◆ Task: Only the lines from the one that contains "All Time Low - Wake Up Sunshine Albumcover" through the end of the entries, both included, should be transcribed, exactly and without pictures.

*** Record excerpts Section Begins ***

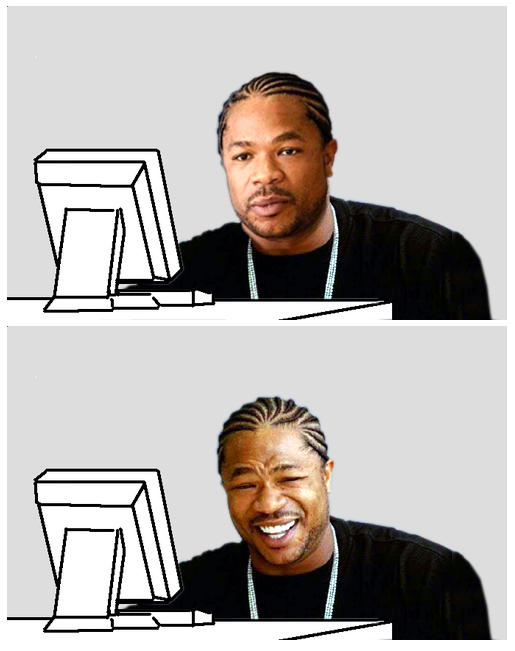 At first Xzibit was like...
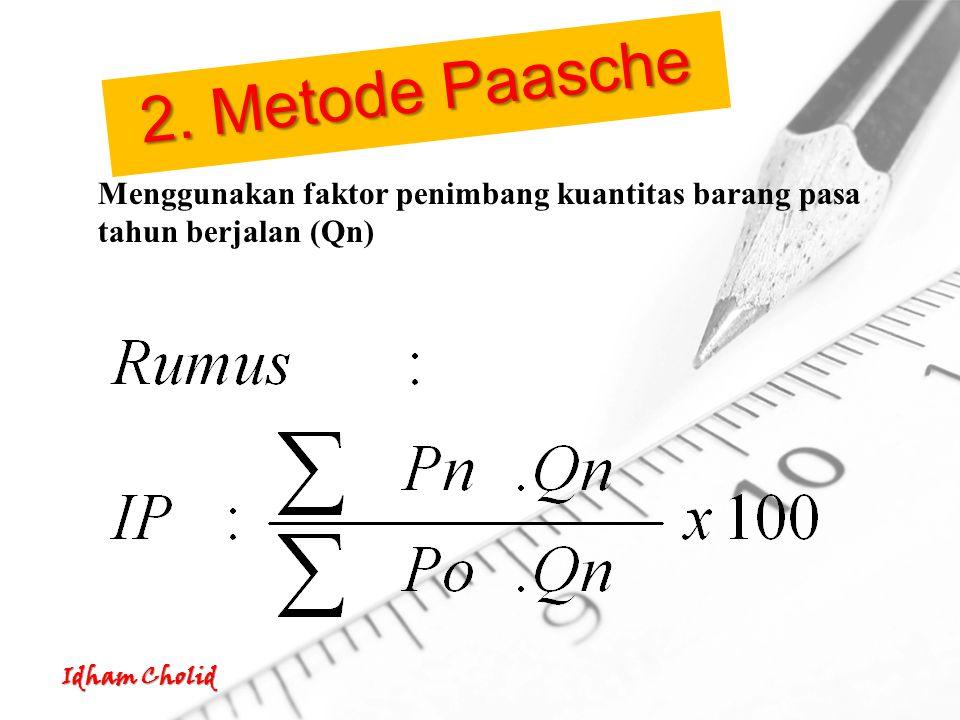 Idham Cholid Menggunakan faktor penimbang kuantitas barang pasa tahun berjalan (Qn) 2. Metode Paasche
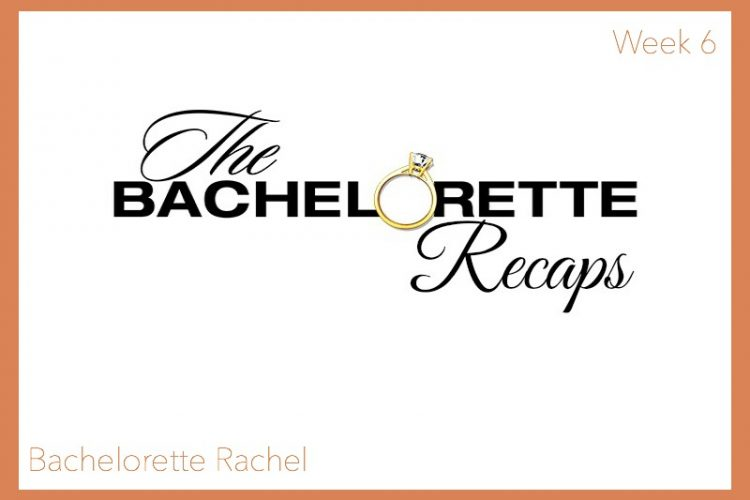 Bachelorette Rachel: Week 6 Recap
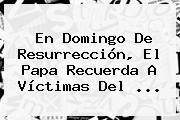 En <b>Domingo De Resurrección</b>, El Papa Recuerda A Víctimas Del <b>...</b>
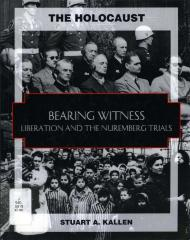Bearing witness : liberation and the the Nuremberg trials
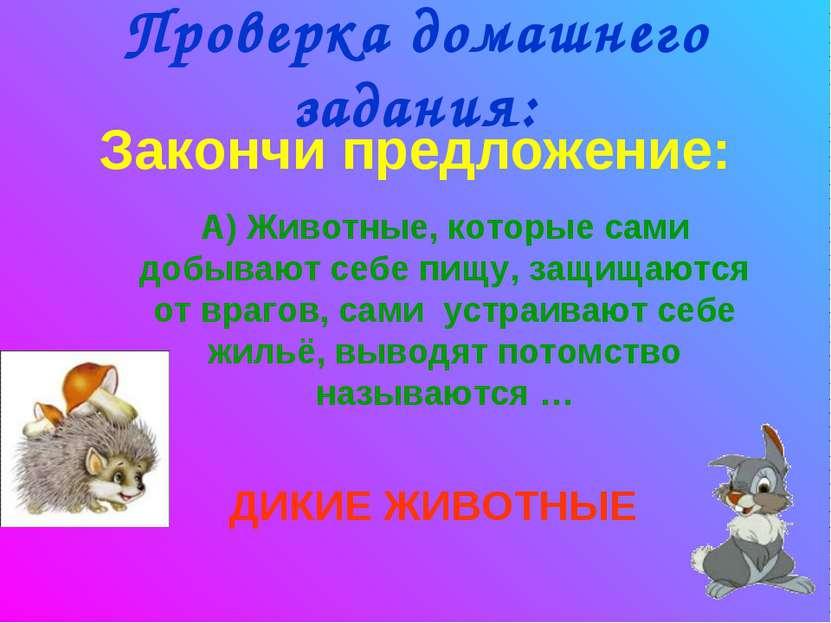 Проверка домашнего задания: Закончи предложение: А) Животные, которые сами до...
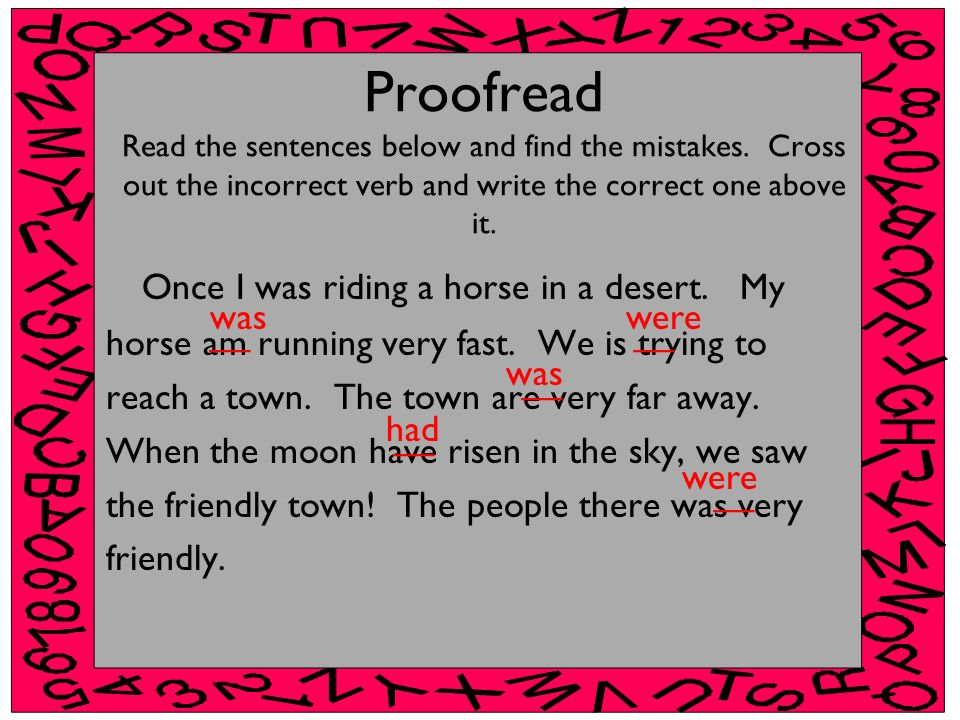 Proofread Read the sentences below and find the mistakes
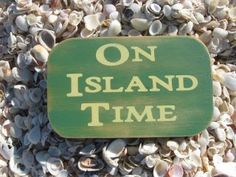 On Island Time.....Hawaiian time!!!!  take it slow and easy....no rush...no stress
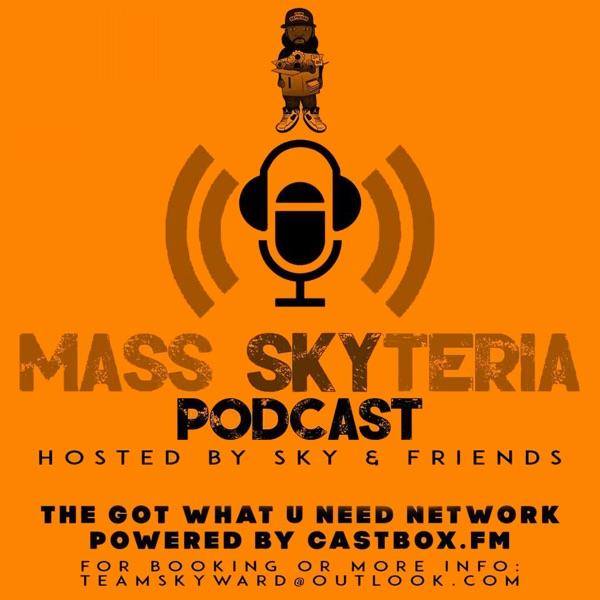 Mass Skyteria Podcast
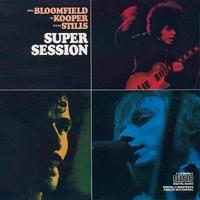 Mike Bloomfield - Al Kooper - Steve Stills - You Don't Love Me (Super Session)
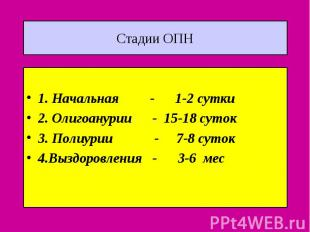 Стадии ОПН 1. Начальная - 1-2 сутки 2. Олигоанурии - 15-18 суток 3. Полиурии - 7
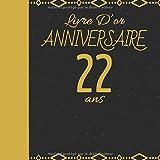 LIVRE D'OR ANNIVERSAIRE 22 ANS: Cadeau d'anniversaire Son Jubilé Livre à Personnaliser Accessoires Decoration Idee Journal Intime Carnet Cahier Pour ... Meilleur Ami - 100 Pages 20.96 x 20.96cm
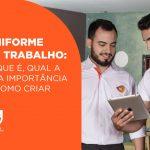 Uniforme de trabalho: o que é, qual a sua importância e como criar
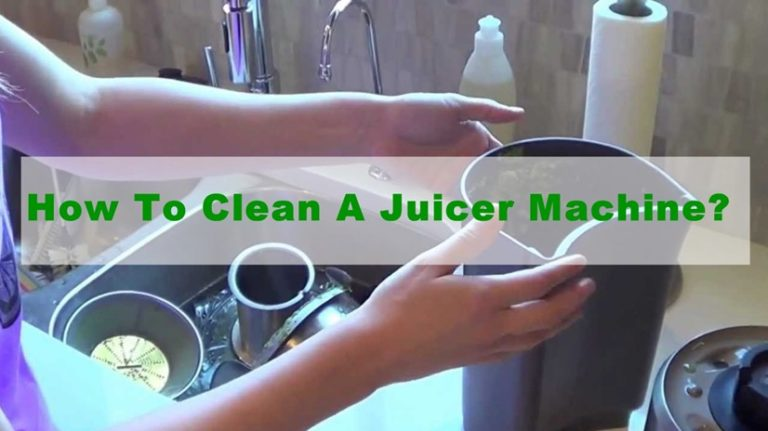 How To Clean A Juicer Machine & Plastic Parts?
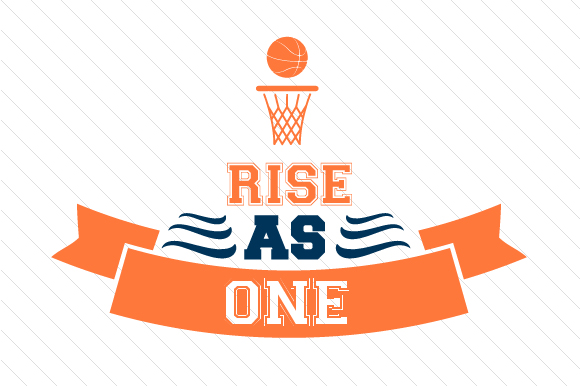 Download Free Rise As One Basketball Svg Cut File By Creative Fabrica Crafts for Cricut Explore, Silhouette and other cutting machines.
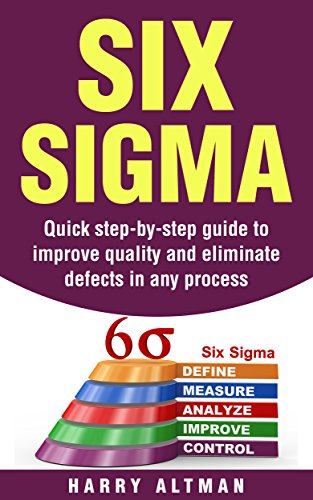 Six Sigma: Quick Step-By-Step Guide To Improve Quality And Eliminate Defects In Any Process (six sigma belts, six sigma handbook) (Toyota Kaizen Methods Six Steps To Improvement)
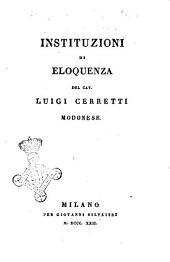 Instituzioni di eloquenza del cav. Luigi Cerretti modonese
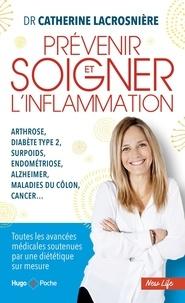 Catherine Lacrosnière - Prévenir et soigner l'inflammation - Arthrose, diabète type 2, surpoids, endométriose, alzheimer, maladies du côlon, cancer....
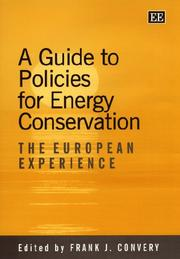 Cover of: A Guide to Policies for Energy Conservation | Frank J. Convery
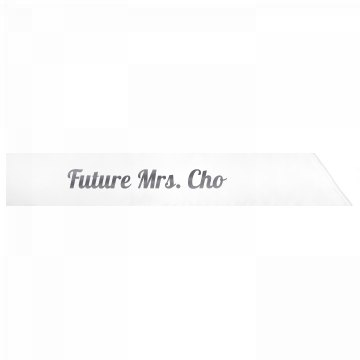 Future Mrs. Cho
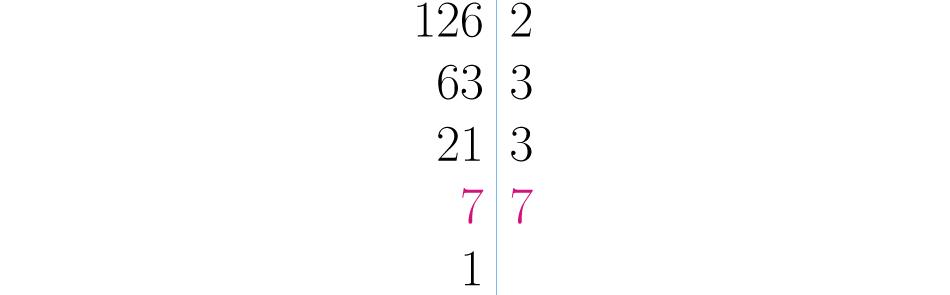 Se divide en el menor primo posible, en este caso el 7.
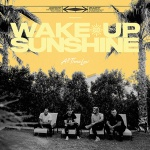 All Time Low - Wake Up Sunshine Albumcover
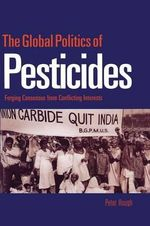The Global Politics of Pesticides : Forging Consensus from Conflicting Interests - Peter A. Hough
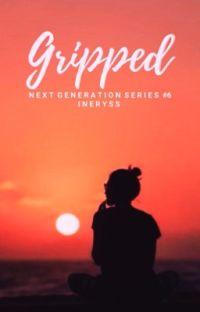 G R I P P E D (NextGen Series #6) cover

*** Record excerpts Section Ends ***

◆ Response to the exercise:
 All Time Low - Wake Up Sunshine Albumcover
The Global Politics of Pesticides : Forging Consensus from Conflicting Interests - Peter A. Hough
 G R I P P E D (NextGen Series #6) cover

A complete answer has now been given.